I was an early and voracious reader. I had sight words in my second year and devoured The Hobbit in
third grade. Yet, my language development was uneven; I asked my mom
several years ago when I began to ask “how are you?” to other people,
and she responded, “Lyd, we’re still waiting.”

I taught myself to type in fourth grade and took to instant messaging
much like I take to cats and pink and Diet Mountain Dew. In middle and
high school, I would form rather close friendships with kids in my
grade online, but when we met in the hall or in class, I was absolutely
silent. I didn’t understand why I had so much language ability … and
yet, simple conversation evaded me entirely. I could lecture, for
certain, and at home, my mom was either asking me to say something,
anything, to anyone, or, conversely, for-the-love-of-all-that-is-good
please stop chattering. My sister (to this day) answers my every
conversational volley with either, “I can’t hear you! Speak up!” or,
“Geez, Lydia, I’m right here!”

I kept no friends from high school and made none in college until my
senior year. I met Leigh in late August, and one rainy evening in
mid-September during which I had dragged her to the gym with me, she
asked, “Hey, have you heard of Asperger’s?”

“Yeah,” I said. “We learned about it in one of my education classes; I think I have it.”

“Um, I know you do.”

Several months later, I met with a clinical psychologist who had
oddly-perfect teeth and a heavily-gelled comb over. I left with a
diagnosis of Autism Spectrum Disorder. It was January 7, 2009. I was

My final semester of college began just a week later, and with it, so
did the crumbling of my world. I had pushed so hard and tried to just be normal for
so long that I simply, one day, could not do it another minute. The
social and communicative demands of student teaching put so much stress
on my atypical neurology that I became violently ill. After two weeks, I
dropped student teaching in order to take an “alternative assignment”
with more support, but upon doing so, I had to forego any hopes of a
teaching license. My plans for the future had burst.

I stumbled and staggered through the months until graduation, every
moment ready to fall over the edge and into total burnout. Rather than
all at once, it came on gradually, and by the time I went home in May of
2009, I was a vacuum. Everything went in; I heard, I thought, I felt.
Nothing, nothing came out.

Nothing came out … unless my hands were on the keyboard. It became my
lifeline. I used it to communicate anything more complicated than
simple questions-and-answers for over two years.  During that time, I
also began to blog, and I was surprised when more than a few parents of
children with autism were interested in my writing.
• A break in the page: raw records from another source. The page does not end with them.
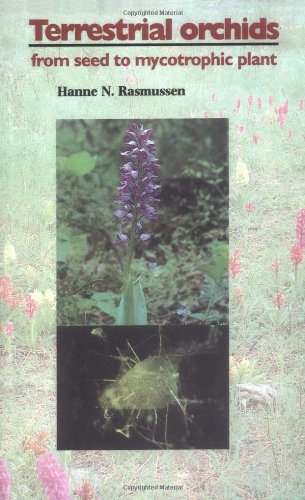 Terrestrial Orchids From Seed to Mycotrophic Plant [Hardcover]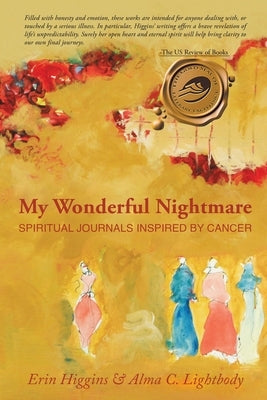 My Wonderful Nightmare: Spiritual Journals Inspired by Cancer by Lightbody, Alma
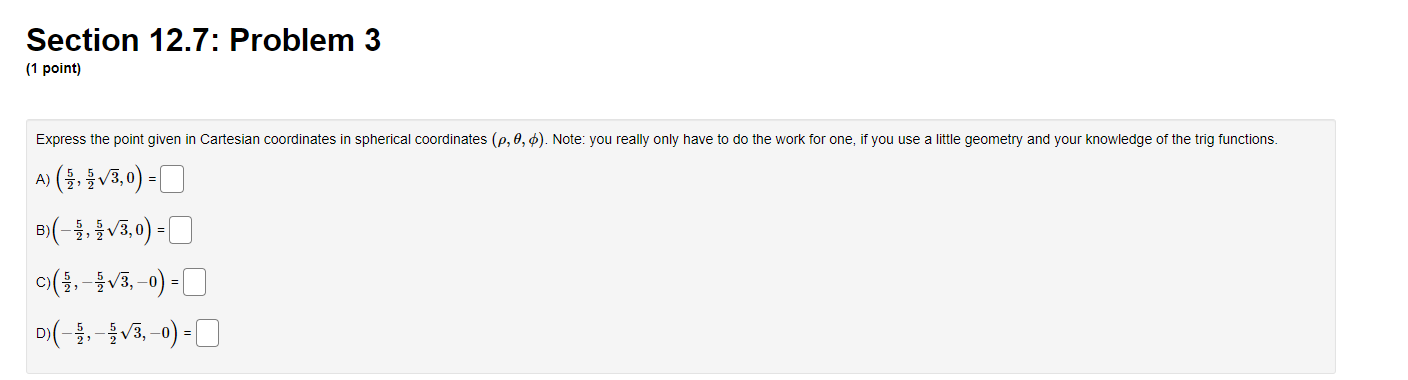Solved A) (25,253,0)= B) (−25,253,0)= C) (25,−253,−0)= D) | Chegg.com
I was able to
articulate why autistic people do the things we do that strike typical
people as downright odd. “Just as a newsflash,” I would say, “I think you’re odd.”
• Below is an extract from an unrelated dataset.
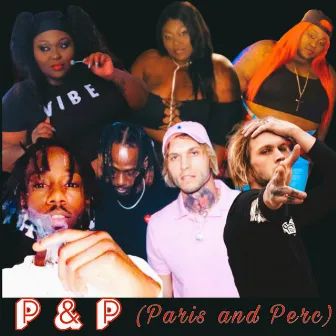 P & P (Paris and Perc) by Da BBW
During the last two years, I have read dozens of books about autism
and connected with others (mostly online, of course) who have it. As I
learned how my mind worked and how I could make myself more comfortable
in this world, I slowly came out of my shadowed state. My typing,
mostly in the forms of blog posts but also in books comprised of short
essays, emails, conversations, and texts, has been the lifeline that
connects my brain to this world.  Every moment I don’t spend at my
computer is like holding my breath under water.
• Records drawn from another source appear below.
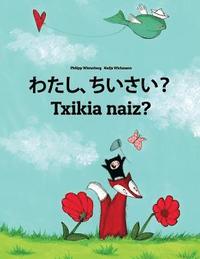 bokomslag Watashi, chiisai? Txikia naiz?: Japanese [Hirigana and Romaji]-Basque (Euskara): Children's Picture Book (Bilingual Edition)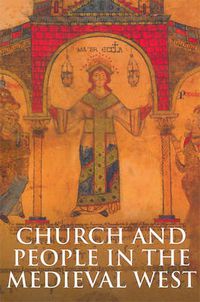 Cover image for Church and People in the Medieval West, 900-1200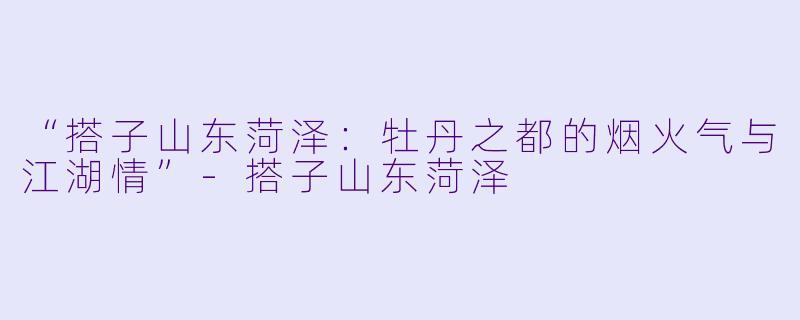 “搭子山东菏泽：牡丹之都的烟火气与江湖情”-搭子山东菏泽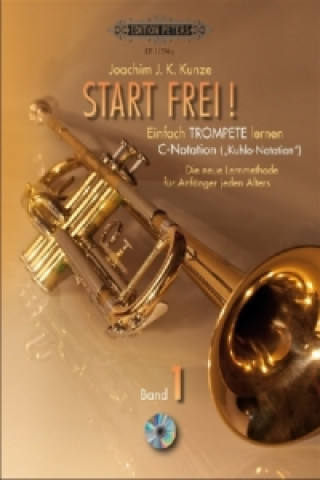 Nyomtatványok Start frei!, Einfach Trompete lernen - C-Notation ("Kuhlo-Notation"), m. Audio-CD. Bd.1 Joachim J. K. Kunze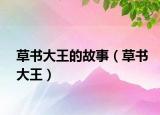 草书大王的故事（草书大王）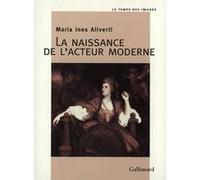 La Naissance de l'acteur moderne L'acteur et son portrait au XVIIIᵉ siècle - Maria Ines Aliverti - Gallimard - broché - Livre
I take in a gulp of air and shut my eyes tight before I go out for the day.

One, two, three…

I run errands with my mom.  Grocery store, Target, post office.

Four, five, six

Doctor appointment and drop off the dry-cleaning.

Seven, eight, nine…

The light, the noise is so overwhelming, it’s become unintelligible.


Breathe.  I’m settled in my comfortable spot with my favorite blanket, with my fingers at home on their keys.